• _TASK_
All of the lines below should be output exactly as shown.

• _EXERCISE DATA_
===
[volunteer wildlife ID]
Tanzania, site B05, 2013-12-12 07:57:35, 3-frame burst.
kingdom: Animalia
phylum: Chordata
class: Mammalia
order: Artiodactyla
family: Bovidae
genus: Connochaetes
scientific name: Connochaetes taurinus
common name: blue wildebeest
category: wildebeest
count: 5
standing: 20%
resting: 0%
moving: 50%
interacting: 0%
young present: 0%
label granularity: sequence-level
===
• _OUTPUT_
[volunteer wildlife ID]
Tanzania, site B05, 2013-12-12 07:57:35, 3-frame burst.
kingdom: Animalia
phylum: Chordata
class: Mammalia
order: Artiodactyla
family: Bovidae
genus: Connochaetes
scientific name: Connochaetes taurinus
common name: blue wildebeest
category: wildebeest
count: 5
standing: 20%
resting: 0%
moving: 50%
interacting: 0%
young present: 0%
label granularity: sequence-level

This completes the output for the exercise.